## RAW RECORDS
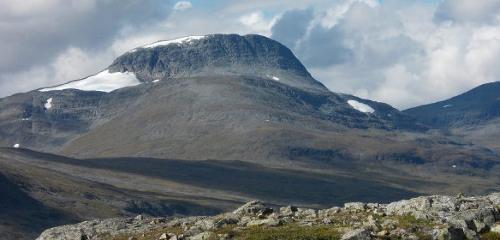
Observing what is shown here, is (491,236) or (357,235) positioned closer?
(357,235)

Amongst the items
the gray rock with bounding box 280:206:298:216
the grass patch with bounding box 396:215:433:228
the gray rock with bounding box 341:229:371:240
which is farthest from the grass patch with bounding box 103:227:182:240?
the grass patch with bounding box 396:215:433:228

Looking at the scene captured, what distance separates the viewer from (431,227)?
33531 mm

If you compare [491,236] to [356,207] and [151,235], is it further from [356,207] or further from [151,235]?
[151,235]

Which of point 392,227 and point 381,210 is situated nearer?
point 392,227

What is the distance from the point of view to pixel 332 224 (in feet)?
117

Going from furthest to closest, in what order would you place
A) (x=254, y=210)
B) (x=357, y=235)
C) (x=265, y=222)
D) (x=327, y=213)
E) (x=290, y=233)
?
(x=254, y=210), (x=327, y=213), (x=265, y=222), (x=290, y=233), (x=357, y=235)

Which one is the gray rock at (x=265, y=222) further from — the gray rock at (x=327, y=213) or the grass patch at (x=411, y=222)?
the grass patch at (x=411, y=222)

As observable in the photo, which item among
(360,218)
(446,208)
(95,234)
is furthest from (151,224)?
(446,208)

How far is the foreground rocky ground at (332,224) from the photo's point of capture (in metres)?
32.7

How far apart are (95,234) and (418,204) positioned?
490 inches

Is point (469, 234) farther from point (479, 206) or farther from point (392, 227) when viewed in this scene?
point (479, 206)

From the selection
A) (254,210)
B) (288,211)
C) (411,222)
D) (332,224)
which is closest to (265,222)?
(332,224)

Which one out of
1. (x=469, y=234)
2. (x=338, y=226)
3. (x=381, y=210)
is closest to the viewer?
(x=469, y=234)

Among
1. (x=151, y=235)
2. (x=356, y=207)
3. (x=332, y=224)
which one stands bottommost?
(x=151, y=235)
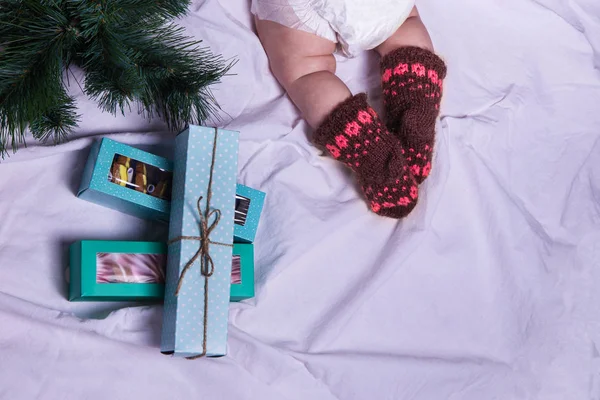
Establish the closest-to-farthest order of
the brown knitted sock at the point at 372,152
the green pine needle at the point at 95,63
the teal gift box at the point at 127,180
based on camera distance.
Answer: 1. the green pine needle at the point at 95,63
2. the teal gift box at the point at 127,180
3. the brown knitted sock at the point at 372,152

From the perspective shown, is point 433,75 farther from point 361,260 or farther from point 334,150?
point 361,260

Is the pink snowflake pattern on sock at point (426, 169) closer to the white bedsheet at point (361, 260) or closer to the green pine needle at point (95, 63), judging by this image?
the white bedsheet at point (361, 260)

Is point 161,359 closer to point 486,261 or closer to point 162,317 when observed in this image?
point 162,317

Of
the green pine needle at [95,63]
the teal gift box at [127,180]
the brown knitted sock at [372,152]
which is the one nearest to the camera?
the green pine needle at [95,63]

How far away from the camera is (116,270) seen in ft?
3.44

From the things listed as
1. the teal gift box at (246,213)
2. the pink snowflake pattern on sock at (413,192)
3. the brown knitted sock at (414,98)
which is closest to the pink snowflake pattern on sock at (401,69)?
the brown knitted sock at (414,98)

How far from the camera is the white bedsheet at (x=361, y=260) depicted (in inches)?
42.8

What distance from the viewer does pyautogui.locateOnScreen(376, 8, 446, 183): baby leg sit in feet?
4.06

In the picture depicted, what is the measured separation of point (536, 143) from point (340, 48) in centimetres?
40

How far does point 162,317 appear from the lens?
1.10m

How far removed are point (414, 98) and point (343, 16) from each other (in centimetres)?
18

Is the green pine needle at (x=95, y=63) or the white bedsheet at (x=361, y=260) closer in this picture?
the green pine needle at (x=95, y=63)

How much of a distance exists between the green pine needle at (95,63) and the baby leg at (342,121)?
13 cm

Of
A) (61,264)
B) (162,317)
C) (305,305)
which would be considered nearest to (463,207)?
(305,305)
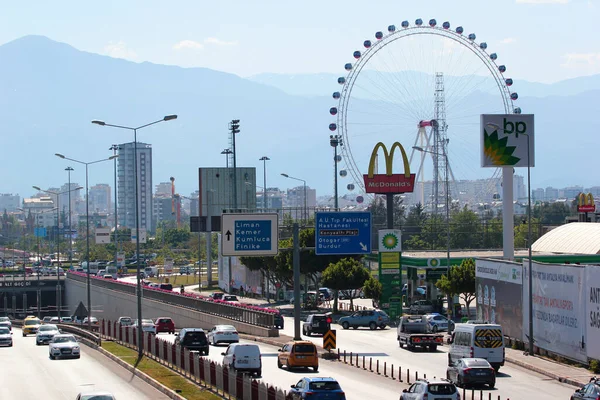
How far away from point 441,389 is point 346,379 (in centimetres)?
1118

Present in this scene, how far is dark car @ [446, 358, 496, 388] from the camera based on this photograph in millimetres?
35031

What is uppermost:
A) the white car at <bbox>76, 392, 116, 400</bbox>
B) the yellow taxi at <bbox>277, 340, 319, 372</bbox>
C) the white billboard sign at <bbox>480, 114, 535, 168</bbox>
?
the white billboard sign at <bbox>480, 114, 535, 168</bbox>

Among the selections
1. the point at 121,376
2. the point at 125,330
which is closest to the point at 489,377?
the point at 121,376

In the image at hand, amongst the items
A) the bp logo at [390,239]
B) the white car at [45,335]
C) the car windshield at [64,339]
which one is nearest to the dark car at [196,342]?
the car windshield at [64,339]

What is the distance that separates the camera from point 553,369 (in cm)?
4162

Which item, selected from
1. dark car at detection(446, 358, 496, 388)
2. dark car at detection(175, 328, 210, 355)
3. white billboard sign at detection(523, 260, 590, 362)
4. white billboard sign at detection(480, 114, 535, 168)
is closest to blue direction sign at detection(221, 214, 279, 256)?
dark car at detection(175, 328, 210, 355)

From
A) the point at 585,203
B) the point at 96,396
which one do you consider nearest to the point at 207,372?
the point at 96,396

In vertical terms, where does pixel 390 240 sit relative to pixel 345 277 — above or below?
above

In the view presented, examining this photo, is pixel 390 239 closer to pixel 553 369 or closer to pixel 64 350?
pixel 64 350

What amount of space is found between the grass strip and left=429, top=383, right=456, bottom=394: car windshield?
7.32 meters

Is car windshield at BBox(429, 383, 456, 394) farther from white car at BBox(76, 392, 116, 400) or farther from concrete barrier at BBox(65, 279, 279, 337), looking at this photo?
concrete barrier at BBox(65, 279, 279, 337)

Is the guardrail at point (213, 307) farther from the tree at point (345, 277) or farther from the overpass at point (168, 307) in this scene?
the tree at point (345, 277)

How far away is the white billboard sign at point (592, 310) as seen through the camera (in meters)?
40.8

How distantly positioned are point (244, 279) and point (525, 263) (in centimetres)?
6021
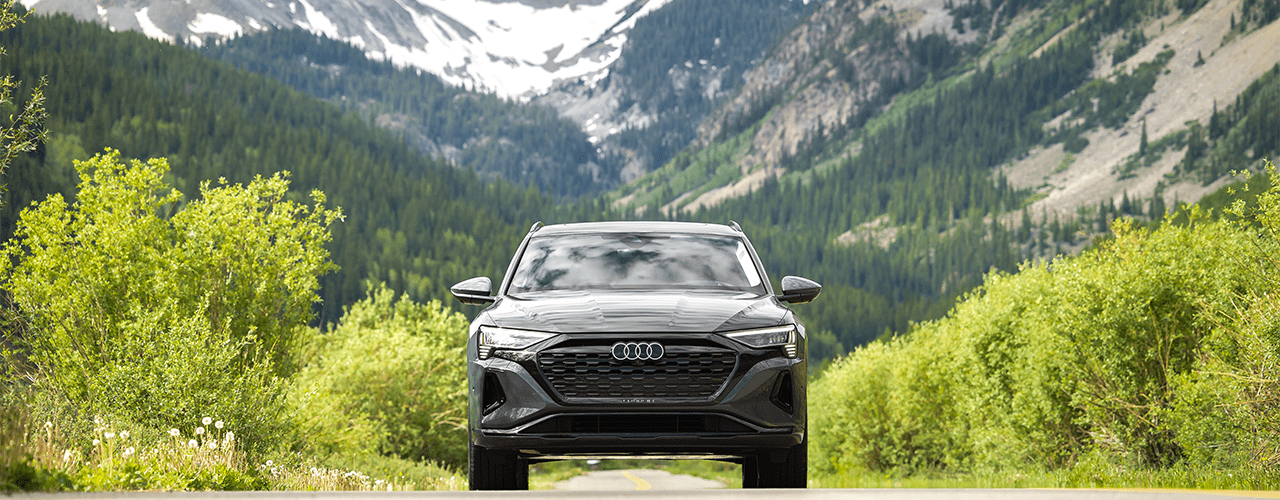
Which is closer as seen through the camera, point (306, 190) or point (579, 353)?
point (579, 353)

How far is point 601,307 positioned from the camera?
7.84 metres

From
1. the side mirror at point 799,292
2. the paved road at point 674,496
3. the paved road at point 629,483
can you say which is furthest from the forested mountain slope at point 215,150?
the paved road at point 674,496

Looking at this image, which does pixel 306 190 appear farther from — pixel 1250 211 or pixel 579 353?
pixel 579 353

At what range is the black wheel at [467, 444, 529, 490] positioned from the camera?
26.9 feet

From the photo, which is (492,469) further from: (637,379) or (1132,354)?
(1132,354)

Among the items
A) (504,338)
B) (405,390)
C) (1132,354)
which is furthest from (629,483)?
(504,338)

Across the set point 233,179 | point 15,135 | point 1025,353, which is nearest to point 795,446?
point 15,135

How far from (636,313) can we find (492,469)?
1709mm

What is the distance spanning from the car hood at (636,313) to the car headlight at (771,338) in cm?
5

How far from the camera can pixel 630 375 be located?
24.5 ft

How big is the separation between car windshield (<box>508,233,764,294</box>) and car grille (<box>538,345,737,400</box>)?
139cm

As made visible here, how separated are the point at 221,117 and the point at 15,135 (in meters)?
192

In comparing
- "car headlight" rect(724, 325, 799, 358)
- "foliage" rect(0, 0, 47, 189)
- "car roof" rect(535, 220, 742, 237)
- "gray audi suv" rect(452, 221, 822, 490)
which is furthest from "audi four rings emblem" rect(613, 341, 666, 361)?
"foliage" rect(0, 0, 47, 189)

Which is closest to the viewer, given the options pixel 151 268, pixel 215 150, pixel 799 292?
pixel 799 292
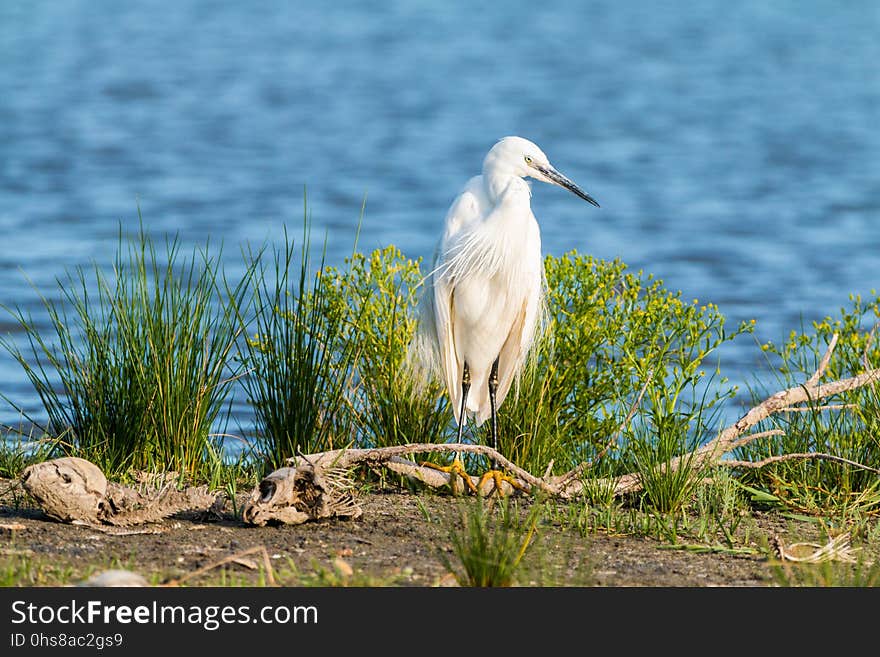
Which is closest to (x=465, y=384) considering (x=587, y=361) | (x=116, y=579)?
(x=587, y=361)

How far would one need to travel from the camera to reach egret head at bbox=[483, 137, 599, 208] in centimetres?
551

## REQUIRED WORK
Convert the entries, from their start through the line containing "y=233), (x=357, y=235)" inclusive, into a Markdown table with the columns "Row" and "Line", numbering each nonblank line in sequence. Omit blank lines and the pictures.

## RESPONSE TO THE EXERCISE
| Row | Line |
|---|---|
| 1 | Observing what is shown here, is (491,236) or (357,235) positioned closer? |
| 2 | (357,235) |
| 3 | Amongst the items |
| 4 | the gray rock with bounding box 280:206:298:216 |
| 5 | the grass patch with bounding box 396:215:433:228 |
| 6 | the gray rock with bounding box 341:229:371:240 |
| 7 | which is farthest from the grass patch with bounding box 103:227:182:240? |
| 8 | the grass patch with bounding box 396:215:433:228 |
| 9 | Looking at the scene captured, what distance separates the viewer from (431,227)? |
| 10 | 33531 mm |
| 11 | If you compare [491,236] to [356,207] and [151,235], is it further from [356,207] or further from [151,235]? |
| 12 | [151,235] |
| 13 | Which of point 392,227 and point 381,210 is situated nearer? |
| 14 | point 392,227 |
| 15 | What is the distance from the point of view to pixel 332 224 (in feet)? |
| 16 | 117 |
| 17 | Going from furthest to closest, in what order would you place |
| 18 | A) (x=254, y=210) |
| 19 | B) (x=357, y=235) |
| 20 | C) (x=265, y=222) |
| 21 | D) (x=327, y=213) |
| 22 | E) (x=290, y=233) |
| 23 | ? |
| 24 | (x=254, y=210), (x=327, y=213), (x=265, y=222), (x=290, y=233), (x=357, y=235) |